Given data
Content starts

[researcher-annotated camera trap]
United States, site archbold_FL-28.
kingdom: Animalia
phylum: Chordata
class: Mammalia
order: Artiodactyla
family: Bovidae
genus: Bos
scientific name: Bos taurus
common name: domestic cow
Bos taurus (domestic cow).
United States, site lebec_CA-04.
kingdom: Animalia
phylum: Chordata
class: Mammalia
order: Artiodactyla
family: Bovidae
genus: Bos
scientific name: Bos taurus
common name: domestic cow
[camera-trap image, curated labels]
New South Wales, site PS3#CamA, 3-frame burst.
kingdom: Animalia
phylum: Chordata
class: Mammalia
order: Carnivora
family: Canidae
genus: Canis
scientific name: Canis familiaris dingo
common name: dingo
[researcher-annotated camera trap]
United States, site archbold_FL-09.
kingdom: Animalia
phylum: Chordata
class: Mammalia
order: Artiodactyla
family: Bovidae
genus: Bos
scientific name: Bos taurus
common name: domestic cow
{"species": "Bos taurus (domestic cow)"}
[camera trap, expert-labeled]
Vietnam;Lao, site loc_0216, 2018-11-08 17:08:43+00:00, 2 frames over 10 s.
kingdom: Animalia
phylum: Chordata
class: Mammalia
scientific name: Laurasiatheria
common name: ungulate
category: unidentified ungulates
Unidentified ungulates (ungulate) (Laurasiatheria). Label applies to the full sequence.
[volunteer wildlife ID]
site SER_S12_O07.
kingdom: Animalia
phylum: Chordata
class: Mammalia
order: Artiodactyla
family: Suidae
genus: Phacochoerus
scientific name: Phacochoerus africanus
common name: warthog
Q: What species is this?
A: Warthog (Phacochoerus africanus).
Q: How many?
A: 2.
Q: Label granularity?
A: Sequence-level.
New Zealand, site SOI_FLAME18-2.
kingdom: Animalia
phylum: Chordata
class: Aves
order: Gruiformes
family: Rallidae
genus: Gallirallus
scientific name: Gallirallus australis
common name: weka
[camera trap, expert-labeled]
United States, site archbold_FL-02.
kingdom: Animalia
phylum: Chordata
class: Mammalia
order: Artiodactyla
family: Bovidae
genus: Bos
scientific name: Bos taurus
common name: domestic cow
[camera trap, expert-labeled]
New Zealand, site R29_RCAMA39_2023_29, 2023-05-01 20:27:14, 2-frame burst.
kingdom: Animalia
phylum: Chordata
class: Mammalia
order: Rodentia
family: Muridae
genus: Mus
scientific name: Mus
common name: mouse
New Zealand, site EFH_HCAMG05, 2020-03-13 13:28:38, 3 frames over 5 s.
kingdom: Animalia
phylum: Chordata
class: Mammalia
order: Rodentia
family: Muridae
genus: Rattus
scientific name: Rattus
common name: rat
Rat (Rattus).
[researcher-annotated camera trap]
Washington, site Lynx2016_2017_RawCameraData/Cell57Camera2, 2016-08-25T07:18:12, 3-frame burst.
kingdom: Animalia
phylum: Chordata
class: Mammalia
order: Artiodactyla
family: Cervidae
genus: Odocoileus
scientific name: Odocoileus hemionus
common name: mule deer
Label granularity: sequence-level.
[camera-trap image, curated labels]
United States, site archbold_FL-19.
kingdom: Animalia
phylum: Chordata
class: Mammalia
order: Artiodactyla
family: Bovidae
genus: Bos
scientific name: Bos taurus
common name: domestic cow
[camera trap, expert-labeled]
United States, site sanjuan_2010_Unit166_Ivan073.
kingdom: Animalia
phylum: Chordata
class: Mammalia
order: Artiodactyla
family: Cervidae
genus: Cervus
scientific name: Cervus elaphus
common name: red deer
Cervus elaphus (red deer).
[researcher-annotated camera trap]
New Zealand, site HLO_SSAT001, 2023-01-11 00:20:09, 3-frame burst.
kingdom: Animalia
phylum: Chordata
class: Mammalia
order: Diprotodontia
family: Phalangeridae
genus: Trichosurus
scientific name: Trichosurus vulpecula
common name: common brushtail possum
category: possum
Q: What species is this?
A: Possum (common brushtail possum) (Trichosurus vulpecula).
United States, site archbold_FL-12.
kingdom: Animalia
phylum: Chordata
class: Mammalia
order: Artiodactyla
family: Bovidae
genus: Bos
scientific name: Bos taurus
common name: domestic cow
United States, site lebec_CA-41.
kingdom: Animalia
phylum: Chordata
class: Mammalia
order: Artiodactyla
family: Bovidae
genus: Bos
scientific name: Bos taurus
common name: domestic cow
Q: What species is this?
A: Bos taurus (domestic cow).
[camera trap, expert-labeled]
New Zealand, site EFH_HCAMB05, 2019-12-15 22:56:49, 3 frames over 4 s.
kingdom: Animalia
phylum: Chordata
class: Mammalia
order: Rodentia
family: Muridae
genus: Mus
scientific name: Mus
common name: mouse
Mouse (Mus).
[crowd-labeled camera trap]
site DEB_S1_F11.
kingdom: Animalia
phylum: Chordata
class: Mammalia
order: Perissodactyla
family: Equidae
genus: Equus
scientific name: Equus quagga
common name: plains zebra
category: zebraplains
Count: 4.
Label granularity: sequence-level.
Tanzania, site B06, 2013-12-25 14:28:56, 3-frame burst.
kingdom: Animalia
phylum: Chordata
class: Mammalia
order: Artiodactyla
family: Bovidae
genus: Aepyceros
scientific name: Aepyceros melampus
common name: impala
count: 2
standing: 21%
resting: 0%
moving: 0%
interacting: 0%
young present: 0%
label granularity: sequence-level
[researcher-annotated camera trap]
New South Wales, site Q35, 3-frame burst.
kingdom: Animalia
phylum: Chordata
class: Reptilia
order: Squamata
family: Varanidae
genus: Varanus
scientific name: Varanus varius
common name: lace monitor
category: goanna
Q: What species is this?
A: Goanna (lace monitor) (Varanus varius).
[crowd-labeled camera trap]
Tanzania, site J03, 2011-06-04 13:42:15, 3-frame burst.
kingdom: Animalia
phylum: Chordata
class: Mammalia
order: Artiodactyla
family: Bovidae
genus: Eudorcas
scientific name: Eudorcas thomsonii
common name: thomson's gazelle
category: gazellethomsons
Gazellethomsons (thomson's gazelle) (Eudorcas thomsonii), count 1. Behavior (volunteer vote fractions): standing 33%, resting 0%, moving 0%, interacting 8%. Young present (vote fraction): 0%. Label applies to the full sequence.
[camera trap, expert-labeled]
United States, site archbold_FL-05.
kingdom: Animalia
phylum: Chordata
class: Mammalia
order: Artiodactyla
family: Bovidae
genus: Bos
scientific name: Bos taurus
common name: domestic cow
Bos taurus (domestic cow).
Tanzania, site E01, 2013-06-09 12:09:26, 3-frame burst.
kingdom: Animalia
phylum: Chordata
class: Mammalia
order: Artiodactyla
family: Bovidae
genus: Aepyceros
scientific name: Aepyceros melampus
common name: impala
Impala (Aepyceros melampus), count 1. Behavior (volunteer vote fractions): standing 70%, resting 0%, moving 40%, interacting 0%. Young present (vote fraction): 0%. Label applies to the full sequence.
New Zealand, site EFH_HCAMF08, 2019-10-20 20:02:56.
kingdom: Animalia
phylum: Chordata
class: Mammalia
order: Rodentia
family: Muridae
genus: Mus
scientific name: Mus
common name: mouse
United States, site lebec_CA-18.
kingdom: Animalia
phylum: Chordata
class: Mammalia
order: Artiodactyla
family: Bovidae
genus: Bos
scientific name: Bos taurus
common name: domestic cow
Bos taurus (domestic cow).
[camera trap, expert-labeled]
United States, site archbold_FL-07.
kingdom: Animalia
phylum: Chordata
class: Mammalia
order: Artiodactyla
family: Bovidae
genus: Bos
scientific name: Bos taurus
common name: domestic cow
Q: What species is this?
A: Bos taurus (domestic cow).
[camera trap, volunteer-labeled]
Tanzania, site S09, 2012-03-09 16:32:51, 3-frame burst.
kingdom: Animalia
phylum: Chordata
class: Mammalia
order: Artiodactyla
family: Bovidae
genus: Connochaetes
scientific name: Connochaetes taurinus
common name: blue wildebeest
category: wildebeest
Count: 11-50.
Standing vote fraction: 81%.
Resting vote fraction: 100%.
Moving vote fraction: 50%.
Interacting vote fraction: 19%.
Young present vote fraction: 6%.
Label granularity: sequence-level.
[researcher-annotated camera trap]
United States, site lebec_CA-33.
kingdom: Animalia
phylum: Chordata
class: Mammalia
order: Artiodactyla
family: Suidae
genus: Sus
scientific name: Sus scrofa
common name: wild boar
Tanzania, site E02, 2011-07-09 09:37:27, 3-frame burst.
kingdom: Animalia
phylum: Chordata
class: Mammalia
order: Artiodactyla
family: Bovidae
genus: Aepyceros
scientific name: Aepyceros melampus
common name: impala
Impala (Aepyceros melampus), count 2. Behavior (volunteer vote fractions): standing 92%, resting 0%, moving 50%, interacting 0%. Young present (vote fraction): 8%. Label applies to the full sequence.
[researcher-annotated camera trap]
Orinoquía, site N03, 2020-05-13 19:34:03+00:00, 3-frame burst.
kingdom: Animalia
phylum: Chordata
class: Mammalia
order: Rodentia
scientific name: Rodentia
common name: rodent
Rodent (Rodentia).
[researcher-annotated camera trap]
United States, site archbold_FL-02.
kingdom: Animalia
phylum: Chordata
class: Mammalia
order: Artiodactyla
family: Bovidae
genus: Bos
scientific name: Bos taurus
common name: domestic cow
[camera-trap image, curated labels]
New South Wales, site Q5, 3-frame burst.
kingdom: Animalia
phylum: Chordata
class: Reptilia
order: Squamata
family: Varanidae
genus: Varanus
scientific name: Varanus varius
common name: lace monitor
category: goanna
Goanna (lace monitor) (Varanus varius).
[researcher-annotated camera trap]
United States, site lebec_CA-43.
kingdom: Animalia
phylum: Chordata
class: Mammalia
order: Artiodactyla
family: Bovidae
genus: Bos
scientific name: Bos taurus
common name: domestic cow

Content ends

Each line above that includes the word "South" is to be copied.

New South Wales, site PS3#CamA, 3-frame burst.
New South Wales, site Q35, 3-frame burst.
New South Wales, site Q5, 3-frame burst.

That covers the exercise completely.